■ Your task ■
Set every record down verbatim and omit the pictures.

■ Data records ■
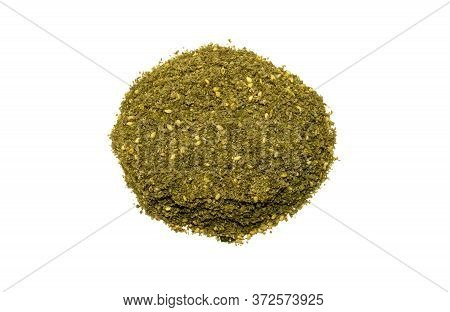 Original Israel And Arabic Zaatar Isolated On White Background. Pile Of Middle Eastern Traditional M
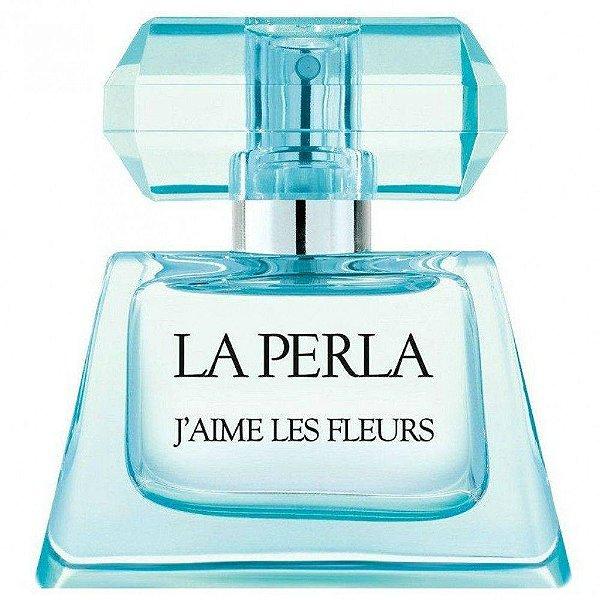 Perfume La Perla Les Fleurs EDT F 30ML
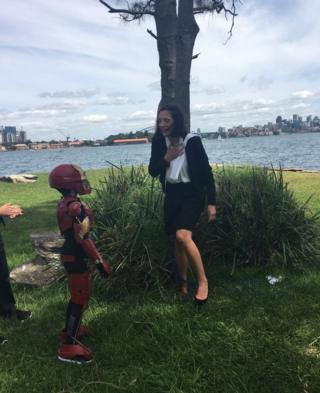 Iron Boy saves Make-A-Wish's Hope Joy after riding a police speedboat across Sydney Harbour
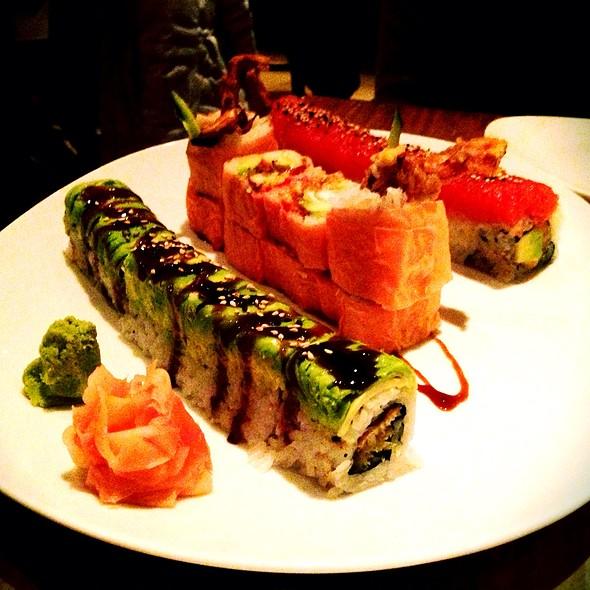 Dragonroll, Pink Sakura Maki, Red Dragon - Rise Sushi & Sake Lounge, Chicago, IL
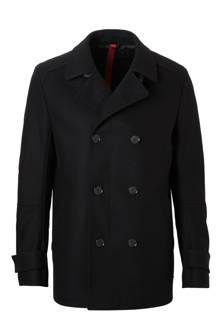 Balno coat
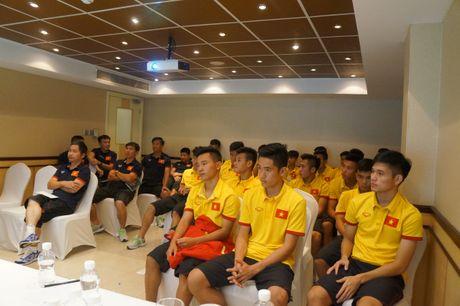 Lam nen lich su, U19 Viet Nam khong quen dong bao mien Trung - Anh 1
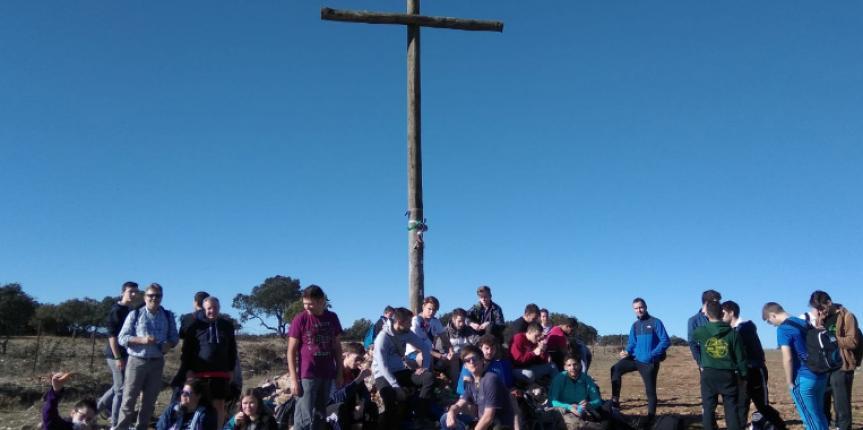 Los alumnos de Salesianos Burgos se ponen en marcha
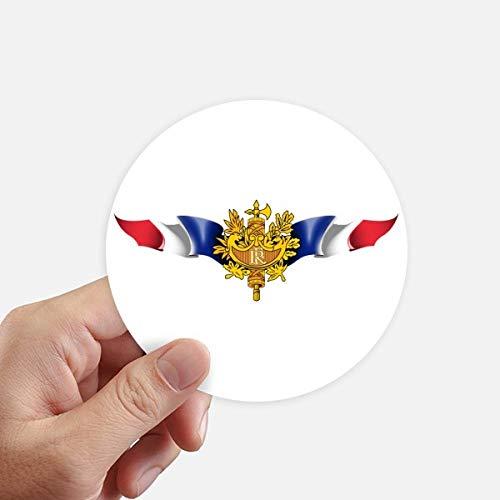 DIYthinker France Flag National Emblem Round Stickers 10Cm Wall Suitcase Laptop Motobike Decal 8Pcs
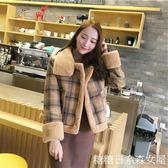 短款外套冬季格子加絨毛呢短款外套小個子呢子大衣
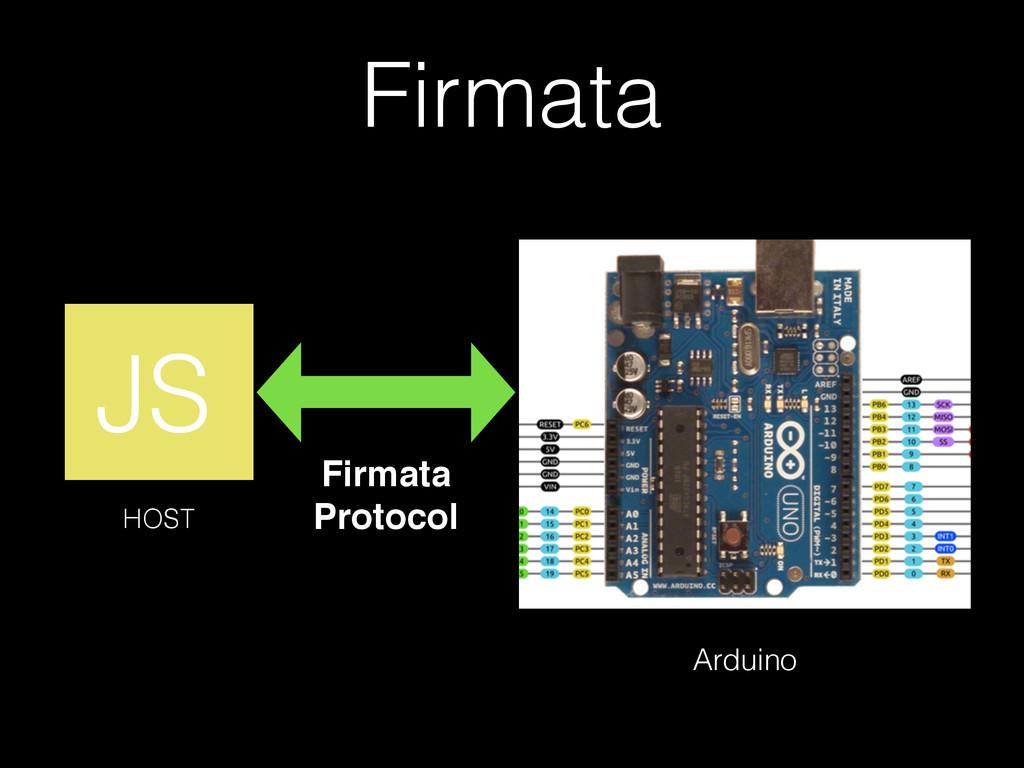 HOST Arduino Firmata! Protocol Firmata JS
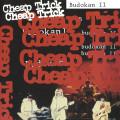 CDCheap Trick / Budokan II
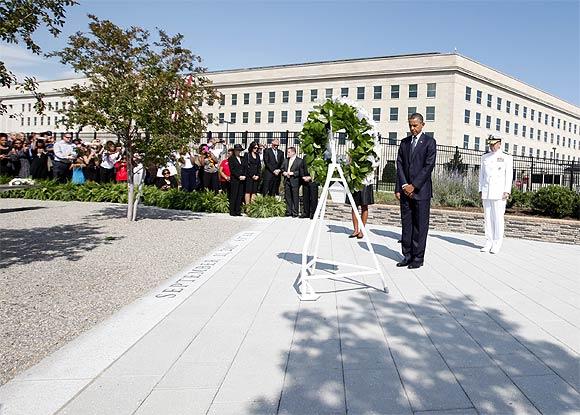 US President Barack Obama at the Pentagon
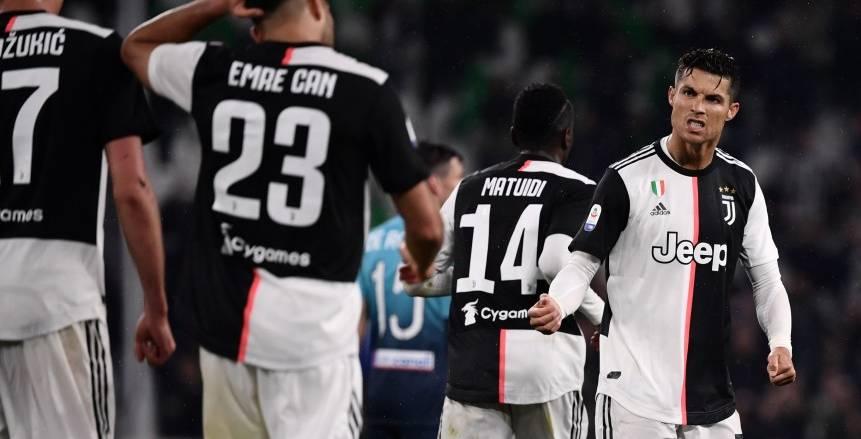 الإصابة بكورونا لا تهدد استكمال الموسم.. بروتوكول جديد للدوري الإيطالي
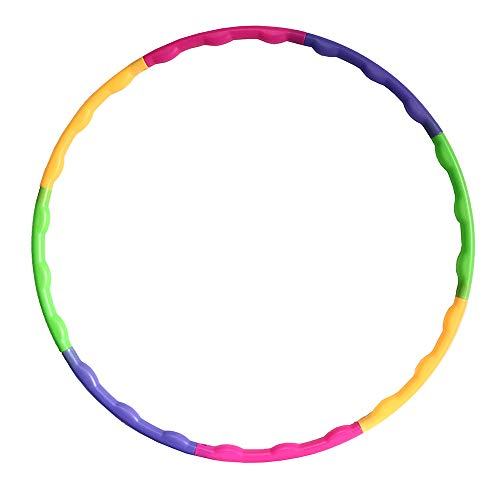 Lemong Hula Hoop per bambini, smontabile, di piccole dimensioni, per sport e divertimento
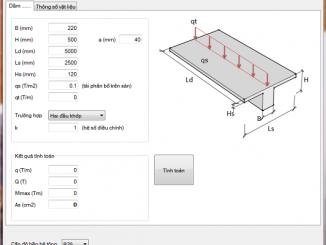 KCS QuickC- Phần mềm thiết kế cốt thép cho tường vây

■ Answer section ■
 Original Israel And Arabic Zaatar Isolated On White Background. Pile Of Middle Eastern Traditional M
 Perfume La Perla Les Fleurs EDT F 30ML
 Iron Boy saves Make-A-Wish's Hope Joy after riding a police speedboat across Sydney Harbour
 Dragonroll, Pink Sakura Maki, Red Dragon - Rise Sushi & Sake Lounge, Chicago, IL
 Balno coat
 Lam nen lich su, U19 Viet Nam khong quen dong bao mien Trung - Anh 1
 Los alumnos de Salesianos Burgos se ponen en marcha
 DIYthinker France Flag National Emblem Round Stickers 10Cm Wall Suitcase Laptop Motobike Decal 8Pcs
 短款外套冬季格子加絨毛呢短款外套小個子呢子大衣
 HOST Arduino Firmata! Protocol Firmata JS
 CDCheap Trick / Budokan II
 US President Barack Obama at the Pentagon
 الإصابة بكورونا لا تهدد استكمال الموسم.. بروتوكول جديد للدوري الإيطالي
 Lemong Hula Hoop per bambini, smontabile, di piccole dimensioni, per sport e divertimento
 KCS QuickC- Phần mềm thiết kế cốt thép cho tường vây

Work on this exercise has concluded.